Schoulgin, TCK 301. madde ile ilgili açılan dâvâların yazar ve düşünürleri endişeye sevk ettiğine dikkati çekerek, “Yazarlar, düşünürler ‘acaba yazdıklarım benim başıma da belâ olur mu?’ düşüncesiyle kendi kendini sansürlüyor. Bu durum ortaya çıkacak pek çok güzel eseri yok ediyor” diye konuştu.
Schoulgin, kanunlarda yer alan tartışmalı maddelerin düzeltilmesinin yeterli olmadığını vurgulayarak, “Değiştirmek sorunu çözmüyor, kaldırmak gerekiyor. Lütfen kendi insanınıza, yazarınıza güvenin” dedi.
Türkiye ile AB arasındaki ilişkilere de değinen Eugene Schoulgin, AB’nin ABD ile karıştırılmaması gerektiğini AB’nin bir çok farklı ülke ve kültürün bir araya gelmesiyle meydana gelen bir birlik olduğunu söyledi.
TÜRKİYE İLE AB ARASINDA
AKIL KARIŞIKLIĞI VAR
Eugene Schoulgin konuşmasını şöyle sürdürdü: “AB, ABD değildir. Fransa’nın soykırımı inkâr yasasını kabul etmesi diğer Avrupa ülkelerinin de aynı düşündüğünü göstermez. Türkiye bu kararla ilgili ‘Avrupa şöyle yaptı’ diyor. ‘AB’nin çifte standart uyguladığını’ söylüyor. Aslında AB’de iki değil onlarca standart var. Avrupa farklı ülkelerin, kültürlerin bir araya gelmesiyle oluşan bir birliktir. Bir ülkenin içinde bile farklı görüşler var. Biz birbirlerimize garip gelen fikirlerimizle yaşamak zorundayız. Türkiye’de nasılki Avrupa’yı isteyen ve istemeyenler var. AB’de de Türkiye’yi destekleyen, üye olmasını isteyen bir çok Avrupalı var. Ama istemeyenler de var. Sadece olumsuz tarafını görmek ilişkilerin sağlıklı yürümesini engeller. Türkiye ile AB arasında akıl karışıklığı var. Bunu tamamen düzeltmek mümkün değil ama mümkün olduğunca bu karışıklığı minimum seviyeye indirmek gerekiyor. Türkiye AB’ye girmek istiyorsa geçmişindeki yanlış uygulamalarını kabul etmeli. AB’ye üye ülkeler de geçmişlerindeki yanlışları kabul ederek bir araya geldi.”

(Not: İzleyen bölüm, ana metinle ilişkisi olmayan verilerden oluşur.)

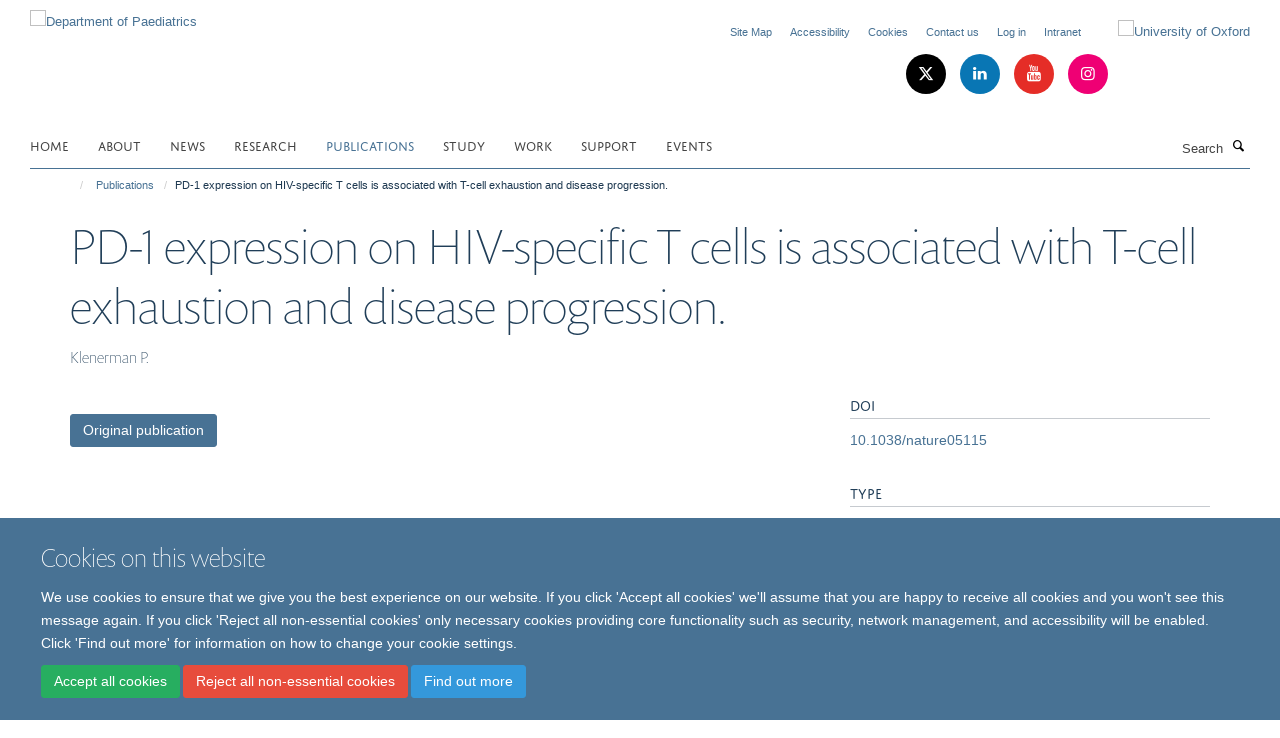

--- FILE ---
content_type: text/css;charset=utf-8
request_url: https://www.paediatrics.ox.ac.uk/portal_css/Turnkey%20Theme/resourcecollective.covercsscover-cachekey-8e43262243575afee556aeb0b938a58b.css
body_size: 1177
content:

/* - ++resource++collective.cover/css/cover.css - */
@media screen {
/* https://www.paediatrics.ox.ac.uk/portal_css/++resource++collective.cover/css/cover.css?original=1 */
/* */
.tile-title
{
font-size: 120%;
font-weight: bold;
margin-bottom: 1em;
}
.tile-footer
{
text-align: right;
}
.loading-mask
{
position: absolute;
z-index: 99;
top: 0;
left: 0;
display: none;
width: 100%;
height: 100%;
opacity: .6 !important;
background: #000 url('++resource++collective.cover/img/spinner.gif') scroll no-repeat center center;
background-color: #000;
}
.loading-mask.show
{
display: block;
}
.loading-mask.remove-tile
{
background-color: #833434;
}
.template-compose #content .tile
{
padding-top: 1.2em;
outline: 1px dotted #999;
}
.template-compose #content .tile.ui-draggable:hover
{
cursor: move;
}
.template-compose #content .tile.ui-draggable-dragging
{
overflow: hidden;
height: 114px;
cursor: move;
}
.template-compose .tile-container
{
position: relative;
}
.template-compose .tile-type-name
{
font-size: 95%;
font-weight: bolder;
position: absolute;
width: 100%;
text-align: center;
opacity: .3;
}
.template-compose .edit-tile-link,
.template-compose .contentbody-link,
.template-compose .collection-link
{
line-height: 1em;
position: absolute;
top: 0;
height: 1em;
}
.template-compose .contentbody-link,
.template-compose .collection-link
{
right: 0;
}
.tile-select-button
{
cursor: pointer;
}
.tile-move
{
position: absolute;
top: 0;
right: 0;
overflow: hidden;
width: 16px;
height: 16px;
cursor: pointer;
white-space: nowrap;
text-indent: 101%;
background: transparent url('++resource++collective.cover/img/move.png') scroll no-repeat top center;
background-size: 100%;
}
.tile-remove-item
{
font-size: 1px;
position: absolute;
top: 0;
right: 0;
width: 14px;
height: 14px;
cursor: pointer;
background: transparent url('++resource++collective.cover/img/remove.png') scroll no-repeat top center;
background-size: 100%;
}
.tile-remove-item:hover
{
background: transparent url('++resource++collective.cover/img/remove.png') no-repeat scroll center -14px;
background-size: 100%;
}
.tile-remove-item .text
{
visibility: hidden;
}
.ui-sortable-placeholder
{
visibility: visible !important;
outline: 1px dashed green;
background-color: #9ad39d !important;
}
.ui-sortable > div:hover
{
cursor: move;
}
.tile > .ui-sortable > .ui-sortable-helper
{
cursor: move;
opacity: .5;
outline: 1px solid #333;
}
.template-compose #content .tile
{
min-height: 100px;
margin-bottom: 1em;
}
.ui-state-default .loading-mask
{
display: block;
opacity: .8 !important;
background: #eee url('++resource++collective.cover/img/drophere.png') scroll no-repeat center center;
}
.ui-state-hover .loading-mask
{
display: block;
background-color: #b4fca3;
}
.template-compose #content .sortable-tile .list-item:hover
{
outline: 1px dotted #999;
}
/* */
.tile img.right
{
float: right;
margin: 0 1em .5em 0;
}
.tile img.left
{
float: left;
margin: 0 1em .5em 0;
}
/* */
table.invisible
{
visibility: visible;
}
.close
{
opacity: 1;
}
.tile-edge
{
padding: 5px;
border: 1px solid #ddd;
border-radius: 4px;
}
.tile-dark
{
padding: 5px;
border-radius: 4px;
background: #ddd;
}
.tile-shadow
{
padding: 5px;
border: 1px solid #ddd;
border-radius: 4px;
-webkit-box-shadow: 0 5px 10px #c3c3c3;
-moz-box-shadow: 0 5px 10px #c3c3c3;
box-shadow: 0 5px 10px #c3c3c3;
}
.textline-sortable-element.expired
{
border: 1px solid red;
}
.textline-sortable-element .tileProperties .tileExpired
{
font-weight: bold;
color: red;
}
/* */
.cover-calendar-tile .calendar-tile-header
{
font-weight: bold;
line-height: normal;
padding: .42em 1em;
text-align: center;
background: #ddd;
}
#content .cover-calendar-tile a.calendar-tile-prev,
#content .cover-calendar-tile a.calendar-tile-next
{
margin: 0 -.5em;
padding: 0 1em;
border-bottom: none;
}
.cover-calendar-tile a.calendar-tile-prev
{
float: left;
}
.cover-calendar-tile a.calendar-tile-next
{
float: right;
}

}

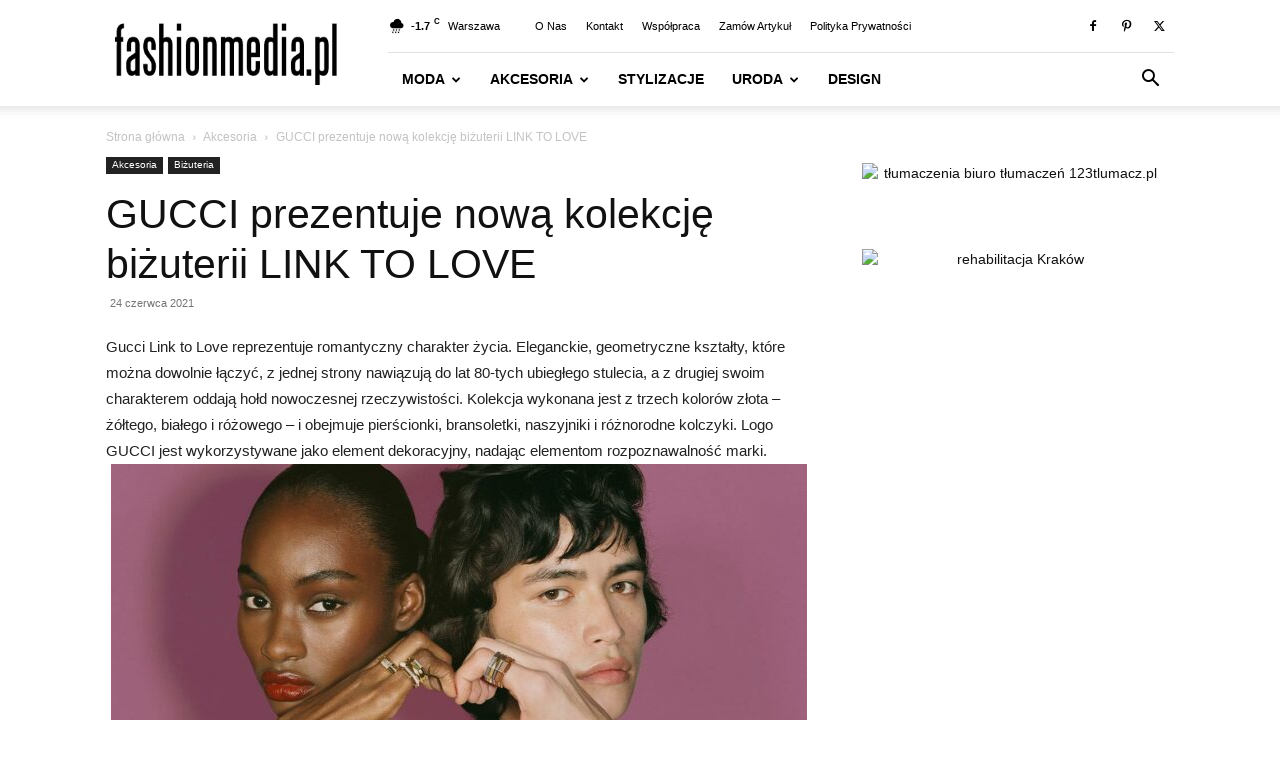

--- FILE ---
content_type: text/html; charset=utf-8
request_url: https://accounts.google.com/o/oauth2/postmessageRelay?parent=https%3A%2F%2Ffashionmedia.pl&jsh=m%3B%2F_%2Fscs%2Fabc-static%2F_%2Fjs%2Fk%3Dgapi.lb.en.W5qDlPExdtA.O%2Fd%3D1%2Frs%3DAHpOoo8JInlRP_yLzwScb00AozrrUS6gJg%2Fm%3D__features__
body_size: 162
content:
<!DOCTYPE html><html><head><title></title><meta http-equiv="content-type" content="text/html; charset=utf-8"><meta http-equiv="X-UA-Compatible" content="IE=edge"><meta name="viewport" content="width=device-width, initial-scale=1, minimum-scale=1, maximum-scale=1, user-scalable=0"><script src='https://ssl.gstatic.com/accounts/o/2580342461-postmessagerelay.js' nonce="9awi5r93JVYSoSJFDMcTmw"></script></head><body><script type="text/javascript" src="https://apis.google.com/js/rpc:shindig_random.js?onload=init" nonce="9awi5r93JVYSoSJFDMcTmw"></script></body></html>

--- FILE ---
content_type: text/html; charset=utf-8
request_url: https://www.google.com/recaptcha/api2/aframe
body_size: 267
content:
<!DOCTYPE HTML><html><head><meta http-equiv="content-type" content="text/html; charset=UTF-8"></head><body><script nonce="xcuxhf-W-ubk7gY2KTZFgQ">/** Anti-fraud and anti-abuse applications only. See google.com/recaptcha */ try{var clients={'sodar':'https://pagead2.googlesyndication.com/pagead/sodar?'};window.addEventListener("message",function(a){try{if(a.source===window.parent){var b=JSON.parse(a.data);var c=clients[b['id']];if(c){var d=document.createElement('img');d.src=c+b['params']+'&rc='+(localStorage.getItem("rc::a")?sessionStorage.getItem("rc::b"):"");window.document.body.appendChild(d);sessionStorage.setItem("rc::e",parseInt(sessionStorage.getItem("rc::e")||0)+1);localStorage.setItem("rc::h",'1768852275292');}}}catch(b){}});window.parent.postMessage("_grecaptcha_ready", "*");}catch(b){}</script></body></html>

--- FILE ---
content_type: application/javascript; charset=utf-8
request_url: https://fundingchoicesmessages.google.com/f/AGSKWxU4UO85afUzu-cvBy26GZxfIrZ9Hd62XWlIaQjaNb4evqfwzH6S0U7mXKM5m0wfK0JHUvb2y6Sw5tToEjbK3TBv1ukbveu47_3xZe5fuNYY-8memk_nO5J0Jd1h7D20XZRjs4NhiscbC0QeWpPUu5ZTpXEG_RUvdqpx_qr_PgynEUWzLGU2AHUwEXRy/_/lijitads./common/dart_wrapper_.ad6media./bannerfile/ad_/ad.redirect.
body_size: -1291
content:
window['d78fd3e9-a32f-4c09-a2ae-951b5b42069d'] = true;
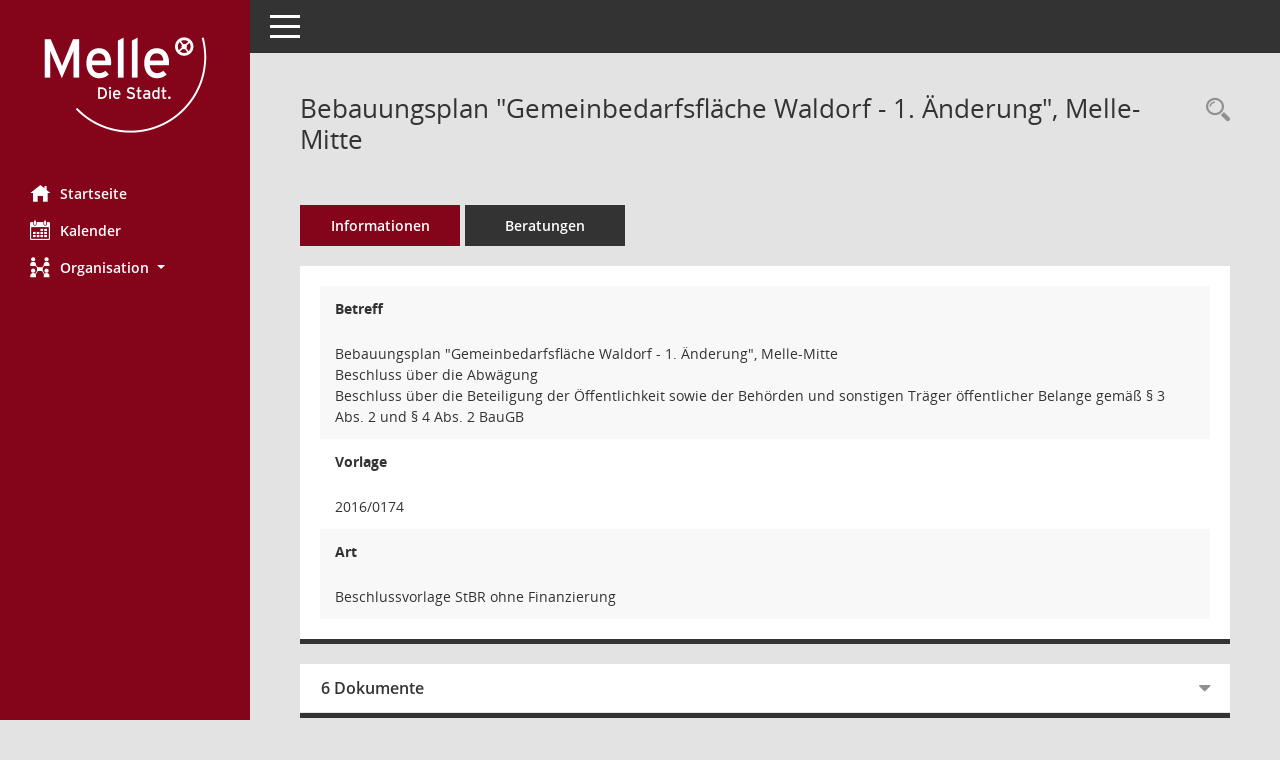

--- FILE ---
content_type: text/css
request_url: https://session.melle.info/bi/config/layout/layout6/config.css
body_size: 791
content:
/* Angepasstes CSS zu ID mel001 (Stand 30.09.2021 14:46:39) */
/* === smc.css === */
#smc_body table tr.smc-new td:first-child:before
{
background-color: #84041a;
}
#smc_body table tr th a, #smc_body table tr td a
{
color: #84041a;
}
#smc_body #sidebar-wrapper
{
background-color: #84041a;
}
#smc_body #top-bar .nav.navbar-nav > li > a:hover, #smc_body #top-bar .nav.navbar-nav > li > a:focus
{
color: #84041a;
}
#smc_body .smc-read-more > a:hover, #smc_body .smc-read-more > a:focus
{
color: #84041a;
}
#smc_body .smc-documents > div > div.smc-new
{
border-left: 0.3125rem solid #84041a;
}
#smc_body .smc-documents > div > div .smc-action-group > .btn.btn-todo, #smc_body .smc-documents > div > div .smc-action-group > .btn.todo
{
background-color: #84041a;
}
#smc_body .smc-documents > div > div .smc-action-group > .btn.btn-todo:hover, #smc_body .smc-documents > div > div .smc-action-group > .btn.btn-todo:focus, #smc_body .smc-documents > div > div .smc-action-group > .btn.todo:hover, #smc_body .smc-documents > div > div .smc-action-group > .btn.todo:focus
{
background-color: #84041a;
}
#smc_body .smc-documents > div > div .smc-el-h > a
{
color: #84041a;
}
#smc_body .smc-documents > div > div a:hover, #smc_body .smc-documents > div > div a:focus
{
color: #84041a;
}
#smc_body .smc-action-group > .btn
{
background-color: #84041a;
}
#smc_body .smc-link-normal
{
color: #84041a !important;
}
#smc_body .smc-link-procedure
{
background-color: #84041a;
}
#smc_body .nav.nav-tabs .nav-item.active > .nav-link
{
background-color: #84041a;
}
#smc_body .nav.nav-tabs .nav-item.active > .nav-link:before
{
border-left: 2.5rem solid #84041a;
}
#smc_body .nav.nav-tabs .nav-item.active > .nav-link:hover, #smc_body .nav.nav-tabs .nav-item.active > .nav-link:focus
{
background-color: #84041a;
}
#smc_body .nav.nav-tabs .nav-item > .nav-link:hover, #smc_body .nav.nav-tabs .nav-item > .nav-link:focus
{
background-color: #84041a;
}
#smc_body .card .card-header.smc-card-uv-leer .card-header-title:after
{
color: #84041a;
background-color: #84041a;
}
#smc_body .card .card-header.smc-card-uv-aktiv .card-header-title:after
{
background-color: #84041a;
}
#smc_body .card .card-header.smc-card-uv-todo .card-header-title:after
{
background-color: #84041a;
}
#smc_body .card.card-light > .smc-card-action .card-header-title
{
color: #84041a;
}
#smc_body .card.card-light .card-header .card-header-title a
{
color: #84041a;
}
#smc_body .card.card-light .card-header .nav.nav-pills > li.active > a
{
background-color: #84041a;
}
#smc_body .card.card-light .card-header .nav.nav-pills > li.active > a:hover, #smc_body .card.card-light .card-header .nav.nav-pills > li.active > a:focus
{
background-color: #84041a;
}
#smc_body .smc-content-normal a
{
color: #84041a !important;
}
#smc_body .smc-badge-count
{
background-color: #84041a;
}
#smc_body .smc-nav-actions > li > a:hover, #smc_body .smc-nav-actions > li > a:focus
{
color: #84041a;
}
#smc_body .smc-nav-actions > li > a.mark
{
color: #84041a;
}
#smc_body .smc-table .smc-table-row .smc-table-cell a
{
color: #84041a;
}
#smc_body .smc-el-h > a
{
color: #84041a;
}
:root
{
--blue: #84041a;
--primary: #84041a;
}
a
{
color: #84041a;
}
.btn-primary
{
background-color: #84041a;
border-color: #84041a;
}
.btn-primary.disabled, .btn-primary:disabled
{
background-color: #84041a;
border-color: #84041a;
}
.btn-outline-primary
{
color: #84041a;
border-color: #84041a;
}
.btn-outline-primary:hover
{
background-color: #84041a;
border-color: #84041a;
}
.btn-outline-primary.disabled, .btn-outline-primary:disabled
{
color: #84041a;
}
.btn-outline-primary:not(:disabled):not(.disabled):active, .btn-outline-primary:not(:disabled):not(.disabled).active,
.show > .btn-outline-primary.dropdown-toggle
{
background-color: #84041a;
border-color: #84041a;
}
.btn-link
{
color: #84041a;
}
.dropdown-item.active, .dropdown-item:active
{
background-color: #84041a;
}
.custom-control-input:checked ~ .custom-control-label::before
{
border-color: #84041a;
background-color: #84041a;
}
.custom-checkbox .custom-control-input:indeterminate ~ .custom-control-label::before
{
border-color: #84041a;
background-color: #84041a;
}
.custom-range::-webkit-slider-thumb
{
background-color: #84041a;
}
.custom-range::-moz-range-thumb
{
background-color: #84041a;
}
.custom-range::-ms-thumb
{
background-color: #84041a;
}
.page-link
{
color: #84041a;
}
.page-item.active .page-link
{
background-color: #84041a;
border-color: #84041a;
}
.badge-primary
{
background-color: #84041a;
}
.progress-bar
{
background-color: #84041a;
}
.list-group-item.active
{
background-color: #84041a;
border-color: #84041a;
}
.bg-primary
{
background-color: #84041a !important;
}
.border-primary
{
border-color: #84041a !important;
}
.text-primary
{
color: #84041a !important;
}
/* Anpassung Logobreite */
#smc_body #sidebar-wrapper .smc-img-logo{max-width:232px;}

Mustafa Erdoğan: Yargı özgürlüğe engel
Aynı toplantıda konuşan Hacettepe Üniversitesi öğretim üyesi Mustafa Erdoğan da, Türkiye’de ciddî ifade özgürlüğü sorunları bulunduğunu söyleyerek sorunun yargı kültüründen de kaynaklandığını açıkladı. Hukuk normlarının çıkarılış amaçlarının dışına çıkılmamasını isteyen Erdoğan, hukuk alanını bazen mahkemelerce de ihlâl edildiğini savunarak, “Benzer uyuşmazlıklar benzer kararlarla giderilmesi gerekirken, bu böyle olmuyor, zıt kararlar veriliyor” diyerek, bunda “yargıda devlet perspektifinin etkisi” olduğunu kaydetti.